新種のウイルスまた?:インドの子供たちの間で流行する「トマトインフルエンザ」

インドで「トマトインフルエンザ」が拡大
82人の患者
発症すると……?
なぜトマトインフルエンザと呼ばれるのか?
重病ではない
鎮痛剤の使用
高い伝染性
合併症の可能性
難航した原因特定
新型コロナウイルス?サル痘?
ついに判明
手足口病
トマトインフルエンザ=手足口病?
コロナ後のウイルス感染症
既知のウイルスに異変?
研究施設による検査
大流行には至っていない
インドで「トマトインフルエンザ」が拡大

南インド、ケララ州で5月に確認された小児感染症「トマトインフルエンザ」。そして今タミル・ナードゥ州とオリッサでも広がりを見せているという。

82人の患者

『Lancet Respiratory Medicine』誌の記事によれば、これまでに5歳未満の子供たち82人に対してトマトインフルエンザの診断が下されたという。また、最初の症例は5月6日に報告されたのとこと。

 

発症すると……?

トマトインフルエンザの代表的な症状には高熱や関節痛、痛みを伴う赤い水疱などがある。

なぜトマトインフルエンザと呼ばれるのか?

発症するとトマト大の赤く痛みを伴う水疱ができることから、こう呼ばれている。

重病ではない

今のところ、重症化や死亡患者の報告はなされていない。トマトインフルエンザは軽症であることが多く、1 週間ほどで自然に治るとされている。

鎮痛剤の使用

治療をせずとも1週間ほどで治るとはいえ、強い痛みを伴うことがあるため、鎮痛剤の使用が推奨されている。
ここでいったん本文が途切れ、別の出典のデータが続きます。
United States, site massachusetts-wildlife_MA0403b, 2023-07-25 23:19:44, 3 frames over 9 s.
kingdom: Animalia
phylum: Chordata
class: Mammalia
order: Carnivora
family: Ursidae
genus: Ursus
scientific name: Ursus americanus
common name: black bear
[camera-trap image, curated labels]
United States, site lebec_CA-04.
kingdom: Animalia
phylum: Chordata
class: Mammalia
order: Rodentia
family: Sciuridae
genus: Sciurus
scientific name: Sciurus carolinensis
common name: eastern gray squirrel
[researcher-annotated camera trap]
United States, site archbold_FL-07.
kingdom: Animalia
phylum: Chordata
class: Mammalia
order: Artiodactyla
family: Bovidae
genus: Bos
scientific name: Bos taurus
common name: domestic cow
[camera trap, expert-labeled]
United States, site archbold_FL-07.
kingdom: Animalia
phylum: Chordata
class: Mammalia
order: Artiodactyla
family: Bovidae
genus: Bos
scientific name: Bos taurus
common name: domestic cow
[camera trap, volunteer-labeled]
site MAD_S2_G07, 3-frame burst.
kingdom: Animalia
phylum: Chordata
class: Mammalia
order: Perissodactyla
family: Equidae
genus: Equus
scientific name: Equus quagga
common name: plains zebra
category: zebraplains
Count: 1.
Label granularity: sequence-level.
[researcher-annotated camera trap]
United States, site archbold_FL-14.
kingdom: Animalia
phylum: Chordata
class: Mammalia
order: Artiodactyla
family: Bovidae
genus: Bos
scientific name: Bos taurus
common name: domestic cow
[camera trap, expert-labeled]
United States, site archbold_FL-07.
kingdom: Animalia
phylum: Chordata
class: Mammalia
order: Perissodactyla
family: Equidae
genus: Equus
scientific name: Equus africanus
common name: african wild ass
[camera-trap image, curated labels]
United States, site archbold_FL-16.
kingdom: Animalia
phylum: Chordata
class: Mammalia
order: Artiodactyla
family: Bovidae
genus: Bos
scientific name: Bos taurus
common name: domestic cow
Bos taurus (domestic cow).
画像:Brett Jordan / Unsplash

高い伝染性

その他の小児感染症と同じく、トマトインフルエンザも非常に感染性が高い。排泄物や水疱液を介して感染する恐れがあるため、患者は発症してから5日間は保育施設や学校に行くべきではない

 

 

合併症の可能性

口内が傷ついてしまうと嚥下に困難が伴うため、小児患者では脱水症状が問題となることもある。また、ごく稀にウイルス性髄膜炎を併発することもあるという。しかし、これまでのところ、インドではこのような合併症は報告されていない。

 

難航した原因特定

子供たちの診察に当たった医師たちは、初め原因を特定することができなかったという。発熱や痛みを引き起す感染症は多数あるためだ。デング熱やチクングニア熱といった、蚊が媒介するウイルス性疾患の可能性も疑われていた。

新型コロナウイルス?サル痘?

さらに、発疹については新型コロナウイルスに対する小児特有の反応だろうと考えられたのだ。また、水疱の大きさからサル痘ではないか、という議論までなされたという。

 

ついに判明

しかし、ケララ州で休暇を過ごした英国の小児患者2人を検査したところ原因が判明。2人はコクサッキーA16 と呼ばれるウイルスに感染していたのだ。

手足口病

コクサッキーA16は、手のひらや足の裏、口内に水疱ができる「手足口病」の病原体として知られている。

 

トマトインフルエンザ=手足口病?

そのため、トマトインフルエンザは基本的に手足口病の1種だと考えられている。しかし、トマト大の水疱は手足口病の典型的な症状ではない。

 

コロナ後のウイルス感染症

既知のウイルス感染症が、新たな病名が付くほど異なる特徴を見せるという事例は、新型コロナウイルスの世界的流行以来、複数知られている。

 

既知のウイルスに異変?

研究者たちは『The Conversation』誌上で「新型コロナウイルスの世界的流行以来、ウイルスたちは奇妙な動きを示している」と述べている:「例えば、通常は冬に流行するウイルス感染症が2020年には夏に流行したり、これまでアフリカ以外ではごく少数の患者しか出さなかったサル痘が2022年には世界的に拡大したりしている」

 

 

研究施設による検査

トマトインフルエンザには複数の要因が関わっている可能性があり、研究施設によるより精密な検査が待たれる。

大流行には至っていない

とはいえ、5 月初旬以降に報告されたトマトインフルエンザの症例は100例未満に留まっており、大流行には至っていないようだ。